**Directions:** Wherever the word "measured" occurs in the listing, copy the whole line.

**Data excerpts:**

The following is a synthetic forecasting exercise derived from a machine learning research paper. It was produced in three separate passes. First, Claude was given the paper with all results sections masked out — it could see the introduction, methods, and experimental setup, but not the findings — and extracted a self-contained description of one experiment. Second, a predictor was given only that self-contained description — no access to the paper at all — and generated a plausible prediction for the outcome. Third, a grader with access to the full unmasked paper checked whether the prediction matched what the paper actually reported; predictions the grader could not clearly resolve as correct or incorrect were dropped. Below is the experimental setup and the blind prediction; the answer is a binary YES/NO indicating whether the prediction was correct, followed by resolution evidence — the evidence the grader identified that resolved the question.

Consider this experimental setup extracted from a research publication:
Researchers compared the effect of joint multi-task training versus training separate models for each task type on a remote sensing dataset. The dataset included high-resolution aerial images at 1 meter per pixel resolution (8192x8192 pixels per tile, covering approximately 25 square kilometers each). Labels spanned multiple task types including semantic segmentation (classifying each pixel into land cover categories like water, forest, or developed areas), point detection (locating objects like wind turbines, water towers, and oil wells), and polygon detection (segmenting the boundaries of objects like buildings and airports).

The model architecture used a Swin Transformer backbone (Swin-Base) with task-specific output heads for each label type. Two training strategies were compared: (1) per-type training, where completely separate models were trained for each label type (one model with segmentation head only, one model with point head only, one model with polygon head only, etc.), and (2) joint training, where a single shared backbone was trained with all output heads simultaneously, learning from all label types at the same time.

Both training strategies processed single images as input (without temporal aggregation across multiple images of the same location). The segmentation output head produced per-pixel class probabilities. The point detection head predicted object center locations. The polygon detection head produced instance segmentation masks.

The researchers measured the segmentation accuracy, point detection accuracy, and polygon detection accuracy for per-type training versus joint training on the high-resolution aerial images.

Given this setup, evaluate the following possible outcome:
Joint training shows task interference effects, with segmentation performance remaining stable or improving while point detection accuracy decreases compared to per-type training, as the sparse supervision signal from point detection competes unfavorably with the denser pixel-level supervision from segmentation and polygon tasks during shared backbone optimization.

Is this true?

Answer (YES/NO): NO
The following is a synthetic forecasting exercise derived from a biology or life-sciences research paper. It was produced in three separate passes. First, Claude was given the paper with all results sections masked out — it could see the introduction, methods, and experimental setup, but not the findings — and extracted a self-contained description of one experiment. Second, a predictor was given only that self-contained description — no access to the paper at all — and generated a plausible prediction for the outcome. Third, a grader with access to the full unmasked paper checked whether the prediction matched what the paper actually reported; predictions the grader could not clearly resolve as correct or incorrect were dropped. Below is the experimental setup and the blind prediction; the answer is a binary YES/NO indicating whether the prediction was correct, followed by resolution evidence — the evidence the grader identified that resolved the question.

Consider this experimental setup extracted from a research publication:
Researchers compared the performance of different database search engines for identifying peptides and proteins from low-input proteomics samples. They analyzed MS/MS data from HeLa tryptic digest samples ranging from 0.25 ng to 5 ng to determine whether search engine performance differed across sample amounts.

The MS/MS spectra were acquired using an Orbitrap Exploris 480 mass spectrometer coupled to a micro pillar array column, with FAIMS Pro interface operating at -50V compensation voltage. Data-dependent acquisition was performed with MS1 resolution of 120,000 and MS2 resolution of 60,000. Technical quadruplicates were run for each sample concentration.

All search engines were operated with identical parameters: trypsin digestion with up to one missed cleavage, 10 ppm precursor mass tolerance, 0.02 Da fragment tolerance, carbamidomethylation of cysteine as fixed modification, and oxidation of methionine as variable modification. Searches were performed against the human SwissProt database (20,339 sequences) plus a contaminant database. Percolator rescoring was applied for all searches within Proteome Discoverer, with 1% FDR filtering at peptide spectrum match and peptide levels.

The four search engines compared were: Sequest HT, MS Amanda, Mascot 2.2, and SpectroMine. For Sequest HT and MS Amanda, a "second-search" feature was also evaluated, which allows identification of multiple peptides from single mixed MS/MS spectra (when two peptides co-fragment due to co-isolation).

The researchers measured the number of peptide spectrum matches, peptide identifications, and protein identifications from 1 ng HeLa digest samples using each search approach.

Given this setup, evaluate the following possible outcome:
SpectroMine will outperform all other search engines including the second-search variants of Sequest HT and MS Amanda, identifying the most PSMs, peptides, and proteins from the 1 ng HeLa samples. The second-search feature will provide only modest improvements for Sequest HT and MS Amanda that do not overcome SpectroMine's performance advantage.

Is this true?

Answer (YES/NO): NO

**Solution to this task:**
The researchers measured the segmentation accuracy, point detection accuracy, and polygon detection accuracy for per-type training versus joint training on the high-resolution aerial images.
The researchers measured the number of peptide spectrum matches, peptide identifications, and protein identifications from 1 ng HeLa digest samples using each search approach.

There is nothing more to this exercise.